_TEXT_
None of the changes above require you to do anything differently right now. They simply happen in the background as the new financial year begins. But knowing they exist means you are not caught off guard when your payslip or your tax return looks slightly different this year.

"But We Were Not Even Earning Yet"

Here is something else that confused us that first year. We still had to file a tax return even though neither of us had much income to report. This trips up a lot of new arrivals, because it feels backwards. Why would the tax office need anything from you if you have nothing to tax?

The honest answer is that the Australian tax system works on declaration, not assumption. The ATO does not know your situation unless you tell them, through a tax return, even if that return shows very little or no income for the year. Skipping it does not mean you are invisible to the system. It just means there is a gap in your record that can cause problems later, when you do start earning and need a clean history behind you.

For us, that first return was simple precisely because there was so little to declare. My husband worked through it with research, late at night, piece by piece. It did not need to be perfect. It just needed to be done, honestly, with what little we had.

If you are in that exact spot right now, still finding your footing, still without steady income, please hear this. Filing a simple return is not a sign that something is wrong. It is just part of how things work here, and it is one of the more straightforward tasks on this whole list.

_RECORDS PROVIDED_
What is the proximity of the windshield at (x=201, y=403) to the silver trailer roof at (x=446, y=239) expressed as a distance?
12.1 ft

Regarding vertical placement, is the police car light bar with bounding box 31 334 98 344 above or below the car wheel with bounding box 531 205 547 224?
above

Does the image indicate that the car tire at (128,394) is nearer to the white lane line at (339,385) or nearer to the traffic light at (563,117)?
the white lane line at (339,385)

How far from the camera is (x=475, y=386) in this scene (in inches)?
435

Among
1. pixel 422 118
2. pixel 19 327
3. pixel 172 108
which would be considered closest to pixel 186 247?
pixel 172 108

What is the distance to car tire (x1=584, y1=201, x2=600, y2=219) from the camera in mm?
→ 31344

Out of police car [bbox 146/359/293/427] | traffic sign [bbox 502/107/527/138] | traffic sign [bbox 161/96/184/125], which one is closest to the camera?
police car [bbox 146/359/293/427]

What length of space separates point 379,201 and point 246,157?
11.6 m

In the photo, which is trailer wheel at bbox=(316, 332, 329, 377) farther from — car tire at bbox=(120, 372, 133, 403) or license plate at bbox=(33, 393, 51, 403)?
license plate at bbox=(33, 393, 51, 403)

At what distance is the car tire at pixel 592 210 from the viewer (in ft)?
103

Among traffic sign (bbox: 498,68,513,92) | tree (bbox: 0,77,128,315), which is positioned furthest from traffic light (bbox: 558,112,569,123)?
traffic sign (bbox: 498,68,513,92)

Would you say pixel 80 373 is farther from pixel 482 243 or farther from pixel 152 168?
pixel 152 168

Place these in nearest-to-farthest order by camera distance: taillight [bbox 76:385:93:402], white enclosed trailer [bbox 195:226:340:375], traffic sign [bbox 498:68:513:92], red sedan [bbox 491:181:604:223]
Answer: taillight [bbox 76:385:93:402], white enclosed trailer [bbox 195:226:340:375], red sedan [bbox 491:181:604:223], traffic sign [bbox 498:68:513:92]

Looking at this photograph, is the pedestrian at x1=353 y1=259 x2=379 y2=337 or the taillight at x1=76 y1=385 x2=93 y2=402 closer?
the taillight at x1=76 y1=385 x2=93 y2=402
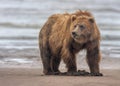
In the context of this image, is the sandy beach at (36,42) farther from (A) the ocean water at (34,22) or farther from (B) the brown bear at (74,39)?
(B) the brown bear at (74,39)

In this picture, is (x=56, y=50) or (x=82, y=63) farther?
(x=82, y=63)

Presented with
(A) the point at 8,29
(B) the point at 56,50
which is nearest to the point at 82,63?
(B) the point at 56,50

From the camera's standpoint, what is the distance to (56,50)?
10078mm

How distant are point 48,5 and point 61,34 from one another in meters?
20.1

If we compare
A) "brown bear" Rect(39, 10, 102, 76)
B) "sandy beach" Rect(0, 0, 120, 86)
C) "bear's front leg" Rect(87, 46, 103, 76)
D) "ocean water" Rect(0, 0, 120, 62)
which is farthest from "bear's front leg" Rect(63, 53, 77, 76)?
"ocean water" Rect(0, 0, 120, 62)

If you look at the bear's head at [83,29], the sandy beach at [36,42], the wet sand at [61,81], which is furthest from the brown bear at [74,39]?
the wet sand at [61,81]

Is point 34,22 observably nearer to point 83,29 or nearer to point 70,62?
point 70,62

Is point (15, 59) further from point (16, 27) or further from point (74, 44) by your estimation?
point (16, 27)

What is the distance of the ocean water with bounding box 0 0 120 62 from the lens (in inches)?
590

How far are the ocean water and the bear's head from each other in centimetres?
424

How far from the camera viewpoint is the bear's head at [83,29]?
951 cm

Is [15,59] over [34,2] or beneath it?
beneath

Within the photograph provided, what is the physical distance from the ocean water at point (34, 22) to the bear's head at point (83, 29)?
4.24 meters

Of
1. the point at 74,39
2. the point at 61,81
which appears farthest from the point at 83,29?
the point at 61,81
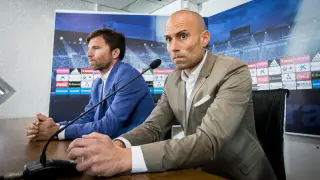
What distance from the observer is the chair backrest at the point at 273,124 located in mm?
1194

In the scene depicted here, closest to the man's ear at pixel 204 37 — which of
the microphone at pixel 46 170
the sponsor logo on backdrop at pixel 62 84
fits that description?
the microphone at pixel 46 170

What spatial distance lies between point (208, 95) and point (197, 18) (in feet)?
1.41

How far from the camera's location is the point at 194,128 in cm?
115

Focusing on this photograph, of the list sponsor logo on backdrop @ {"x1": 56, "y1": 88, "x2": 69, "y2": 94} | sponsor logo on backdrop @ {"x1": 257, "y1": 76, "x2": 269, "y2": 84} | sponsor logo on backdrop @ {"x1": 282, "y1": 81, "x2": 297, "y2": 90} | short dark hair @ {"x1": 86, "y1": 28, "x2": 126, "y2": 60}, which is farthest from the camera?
sponsor logo on backdrop @ {"x1": 56, "y1": 88, "x2": 69, "y2": 94}

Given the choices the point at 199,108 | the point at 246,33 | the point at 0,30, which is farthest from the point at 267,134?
the point at 0,30

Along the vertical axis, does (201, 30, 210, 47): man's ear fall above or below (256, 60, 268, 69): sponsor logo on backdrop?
below

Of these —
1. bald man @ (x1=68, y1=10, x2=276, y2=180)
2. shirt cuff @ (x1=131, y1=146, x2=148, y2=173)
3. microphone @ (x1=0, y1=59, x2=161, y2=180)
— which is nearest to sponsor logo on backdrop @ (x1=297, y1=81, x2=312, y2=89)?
bald man @ (x1=68, y1=10, x2=276, y2=180)

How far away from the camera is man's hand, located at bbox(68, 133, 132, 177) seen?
0.61 m

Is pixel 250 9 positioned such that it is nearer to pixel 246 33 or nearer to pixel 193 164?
pixel 246 33

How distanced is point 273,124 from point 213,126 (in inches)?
23.0

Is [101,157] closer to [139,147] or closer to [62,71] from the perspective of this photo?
[139,147]

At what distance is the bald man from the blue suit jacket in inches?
10.8

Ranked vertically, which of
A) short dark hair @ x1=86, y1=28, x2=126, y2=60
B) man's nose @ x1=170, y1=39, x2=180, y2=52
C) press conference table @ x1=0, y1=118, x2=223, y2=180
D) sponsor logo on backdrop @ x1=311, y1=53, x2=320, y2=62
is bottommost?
press conference table @ x1=0, y1=118, x2=223, y2=180

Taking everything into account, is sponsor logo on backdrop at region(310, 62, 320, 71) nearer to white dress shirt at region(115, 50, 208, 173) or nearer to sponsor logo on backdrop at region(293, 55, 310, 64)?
sponsor logo on backdrop at region(293, 55, 310, 64)
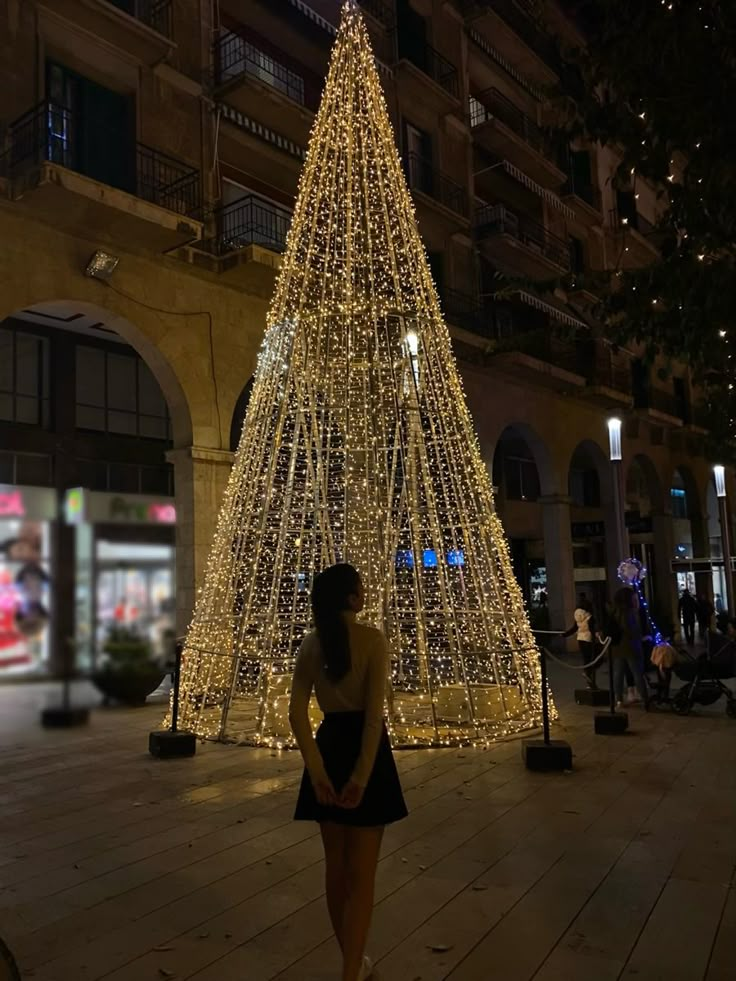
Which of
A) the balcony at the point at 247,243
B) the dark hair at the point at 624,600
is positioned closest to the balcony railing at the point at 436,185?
the balcony at the point at 247,243

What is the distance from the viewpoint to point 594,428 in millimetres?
21141

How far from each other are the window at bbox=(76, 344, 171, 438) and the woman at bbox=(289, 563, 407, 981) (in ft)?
3.53

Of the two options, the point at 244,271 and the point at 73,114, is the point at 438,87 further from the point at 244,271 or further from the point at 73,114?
the point at 73,114

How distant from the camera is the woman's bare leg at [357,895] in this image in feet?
9.41

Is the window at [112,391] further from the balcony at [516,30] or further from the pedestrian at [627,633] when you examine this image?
the balcony at [516,30]

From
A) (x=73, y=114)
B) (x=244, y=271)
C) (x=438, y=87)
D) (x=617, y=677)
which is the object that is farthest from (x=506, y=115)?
(x=617, y=677)

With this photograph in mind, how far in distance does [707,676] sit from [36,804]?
268 inches

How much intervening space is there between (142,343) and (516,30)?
15155mm

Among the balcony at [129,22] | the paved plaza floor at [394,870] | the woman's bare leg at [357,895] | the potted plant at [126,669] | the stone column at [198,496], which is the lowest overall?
the paved plaza floor at [394,870]

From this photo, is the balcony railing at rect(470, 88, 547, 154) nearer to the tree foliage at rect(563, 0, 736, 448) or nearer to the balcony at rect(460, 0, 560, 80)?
the balcony at rect(460, 0, 560, 80)

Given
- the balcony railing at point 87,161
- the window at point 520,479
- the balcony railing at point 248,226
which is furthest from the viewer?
the window at point 520,479

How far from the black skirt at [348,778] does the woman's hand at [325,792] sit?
4 centimetres

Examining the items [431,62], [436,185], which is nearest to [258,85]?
[436,185]

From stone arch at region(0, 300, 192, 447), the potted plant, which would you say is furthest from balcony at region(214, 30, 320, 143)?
the potted plant
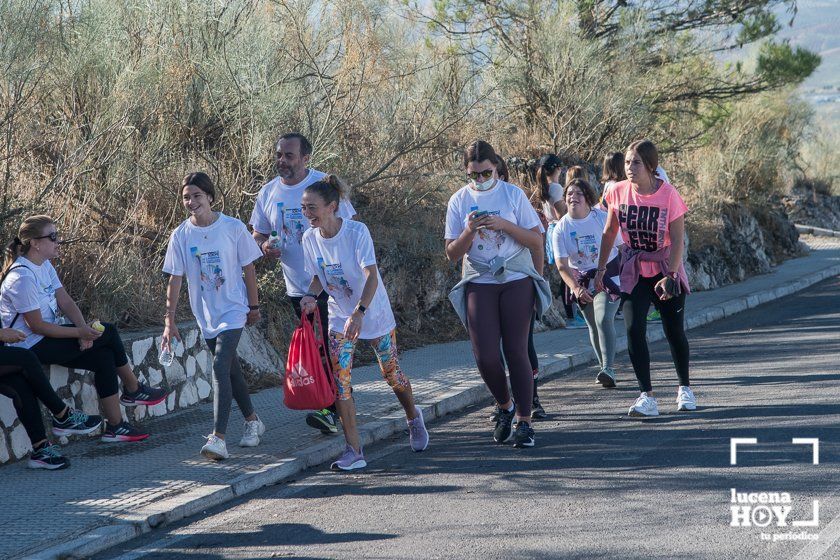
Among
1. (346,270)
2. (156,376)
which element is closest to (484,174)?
(346,270)

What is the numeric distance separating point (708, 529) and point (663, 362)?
603 centimetres

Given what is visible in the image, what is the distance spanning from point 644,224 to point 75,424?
4.16m

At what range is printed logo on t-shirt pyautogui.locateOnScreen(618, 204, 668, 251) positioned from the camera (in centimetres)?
775

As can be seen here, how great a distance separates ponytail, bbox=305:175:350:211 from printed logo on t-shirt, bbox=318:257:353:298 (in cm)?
37

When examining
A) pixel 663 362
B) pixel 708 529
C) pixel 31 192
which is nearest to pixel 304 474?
pixel 708 529

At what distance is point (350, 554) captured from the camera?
5113 millimetres

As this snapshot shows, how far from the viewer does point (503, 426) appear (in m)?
7.37

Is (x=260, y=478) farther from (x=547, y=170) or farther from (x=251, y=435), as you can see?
(x=547, y=170)

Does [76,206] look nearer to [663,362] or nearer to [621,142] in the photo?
[663,362]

_WHAT IS EXPECTED_
Answer these from the text on filing a first Australian tax return:
(a) What does the Australian tax system work on, rather than assumption?
(b) Who worked through the first return, and at what time of day?
(c) What does skipping a return leave in your record?
The records have nothing to do with this work.

_RESULT FOR THIS TASK_
(a) Declaration.
(b) The writer's husband, late at night.
(c) A gap that can cause problems later.